### Problem statement
Could you output, word for word, the data lines starting with the line that contains "By how much" and going on through the last line of the data, including both of those lines?

### Supplied records
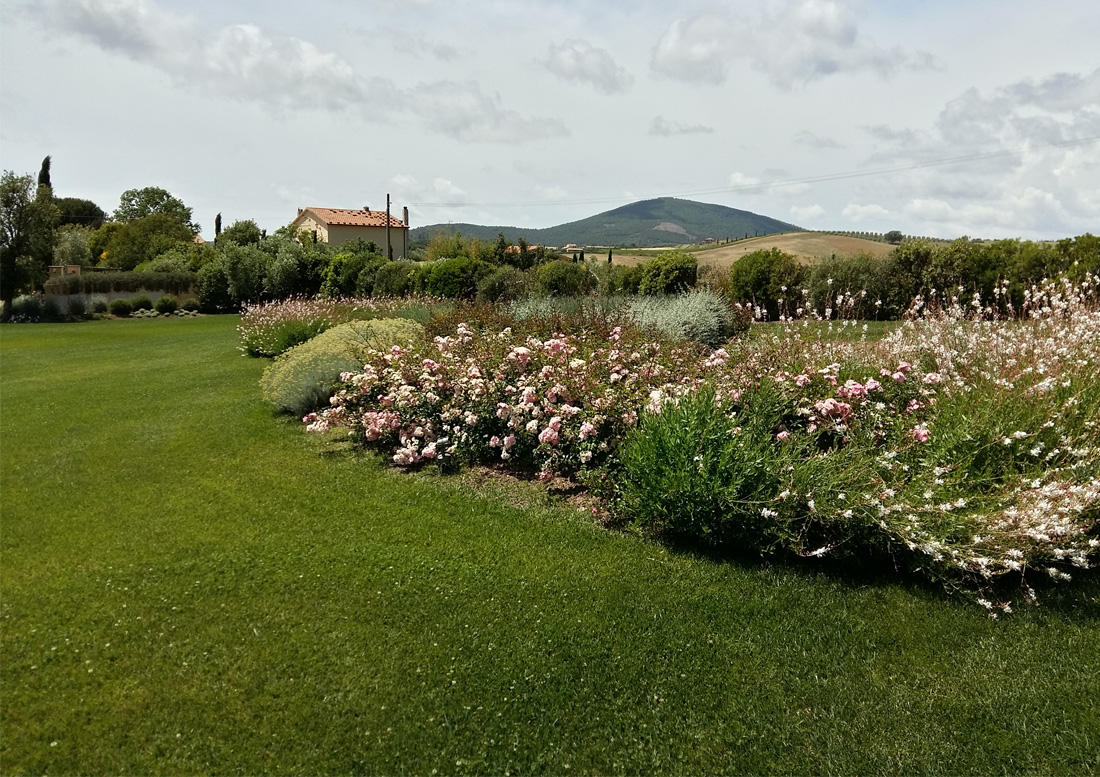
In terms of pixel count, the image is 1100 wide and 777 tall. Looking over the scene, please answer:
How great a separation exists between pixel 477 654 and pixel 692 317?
684 centimetres

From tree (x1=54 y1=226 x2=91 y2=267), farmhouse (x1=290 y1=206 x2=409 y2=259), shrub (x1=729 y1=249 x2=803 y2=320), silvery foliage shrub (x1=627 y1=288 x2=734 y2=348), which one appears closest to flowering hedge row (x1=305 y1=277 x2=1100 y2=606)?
silvery foliage shrub (x1=627 y1=288 x2=734 y2=348)

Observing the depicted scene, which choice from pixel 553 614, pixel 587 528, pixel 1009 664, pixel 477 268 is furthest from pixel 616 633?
pixel 477 268

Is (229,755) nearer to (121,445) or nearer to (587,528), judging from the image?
(587,528)

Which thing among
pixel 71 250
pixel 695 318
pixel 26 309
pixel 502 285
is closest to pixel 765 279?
pixel 695 318

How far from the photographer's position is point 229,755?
7.82 ft

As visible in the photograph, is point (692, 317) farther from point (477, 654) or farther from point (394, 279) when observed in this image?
point (394, 279)

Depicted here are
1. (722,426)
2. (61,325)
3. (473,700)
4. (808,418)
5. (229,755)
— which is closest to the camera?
(229,755)

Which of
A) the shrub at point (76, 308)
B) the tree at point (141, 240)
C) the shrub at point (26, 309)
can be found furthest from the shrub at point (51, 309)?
the tree at point (141, 240)

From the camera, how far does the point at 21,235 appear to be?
23.2 m

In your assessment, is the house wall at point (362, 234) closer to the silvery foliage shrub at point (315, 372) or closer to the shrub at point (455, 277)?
the shrub at point (455, 277)

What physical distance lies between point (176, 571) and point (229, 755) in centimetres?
164

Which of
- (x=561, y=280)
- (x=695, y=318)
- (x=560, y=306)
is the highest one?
(x=561, y=280)

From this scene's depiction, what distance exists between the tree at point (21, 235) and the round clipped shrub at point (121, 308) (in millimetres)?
2491

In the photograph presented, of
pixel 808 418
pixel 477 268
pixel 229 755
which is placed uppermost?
pixel 477 268
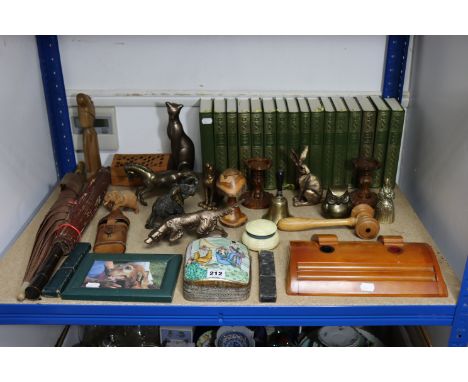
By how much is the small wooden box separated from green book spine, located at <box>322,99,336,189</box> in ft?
1.45

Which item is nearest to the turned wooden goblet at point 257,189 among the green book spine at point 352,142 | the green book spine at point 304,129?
the green book spine at point 304,129

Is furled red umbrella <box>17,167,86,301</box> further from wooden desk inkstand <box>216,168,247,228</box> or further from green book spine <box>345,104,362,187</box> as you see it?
green book spine <box>345,104,362,187</box>

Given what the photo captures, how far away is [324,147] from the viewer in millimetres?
1443

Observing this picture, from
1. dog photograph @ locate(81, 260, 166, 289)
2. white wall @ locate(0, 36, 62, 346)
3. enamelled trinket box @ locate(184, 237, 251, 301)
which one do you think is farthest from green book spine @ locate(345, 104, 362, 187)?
white wall @ locate(0, 36, 62, 346)

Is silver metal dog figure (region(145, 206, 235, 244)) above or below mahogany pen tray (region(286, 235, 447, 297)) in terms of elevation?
above

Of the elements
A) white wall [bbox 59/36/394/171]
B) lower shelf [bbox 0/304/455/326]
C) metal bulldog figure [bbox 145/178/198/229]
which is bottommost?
lower shelf [bbox 0/304/455/326]

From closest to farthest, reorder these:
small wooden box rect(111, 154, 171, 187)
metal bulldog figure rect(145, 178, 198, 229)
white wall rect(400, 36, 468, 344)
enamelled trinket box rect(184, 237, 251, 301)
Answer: enamelled trinket box rect(184, 237, 251, 301) < white wall rect(400, 36, 468, 344) < metal bulldog figure rect(145, 178, 198, 229) < small wooden box rect(111, 154, 171, 187)

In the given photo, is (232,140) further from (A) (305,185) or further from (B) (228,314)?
(B) (228,314)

### Solution to this task
By how much is the small wooden box separated from green book spine, located at <box>322,99,336,189</box> in ft?
1.45

Which item is nearest to the turned wooden goblet at point 257,189 among the green book spine at point 352,142 | the green book spine at point 304,129?
the green book spine at point 304,129

Is furled red umbrella <box>17,167,86,301</box> further from wooden desk inkstand <box>216,168,247,228</box> or further from green book spine <box>345,104,362,187</box> as you see it?
green book spine <box>345,104,362,187</box>

Given what the photo captures, how far away is [324,147] from the viewer in millimetres?
1443

Observing this picture, from
1. dog photograph @ locate(81, 260, 166, 289)
2. white wall @ locate(0, 36, 62, 346)
3. enamelled trinket box @ locate(184, 237, 251, 301)
which one do you think is farthest from green book spine @ locate(345, 104, 362, 187)?
white wall @ locate(0, 36, 62, 346)

Is silver metal dog figure (region(145, 206, 235, 244)) above or below mahogany pen tray (region(286, 235, 447, 297)) in terms of elevation?
above

Of the elements
A) white wall [bbox 59/36/394/171]
B) lower shelf [bbox 0/304/455/326]
C) metal bulldog figure [bbox 145/178/198/229]
which is bottommost?
lower shelf [bbox 0/304/455/326]

From closest to farthest, reorder these:
small wooden box rect(111, 154, 171, 187)
metal bulldog figure rect(145, 178, 198, 229)
white wall rect(400, 36, 468, 344)
enamelled trinket box rect(184, 237, 251, 301)
Answer: enamelled trinket box rect(184, 237, 251, 301) < white wall rect(400, 36, 468, 344) < metal bulldog figure rect(145, 178, 198, 229) < small wooden box rect(111, 154, 171, 187)

In the given photo, is (232,140) further from (A) (305,185) or further from (B) (228,314)?
(B) (228,314)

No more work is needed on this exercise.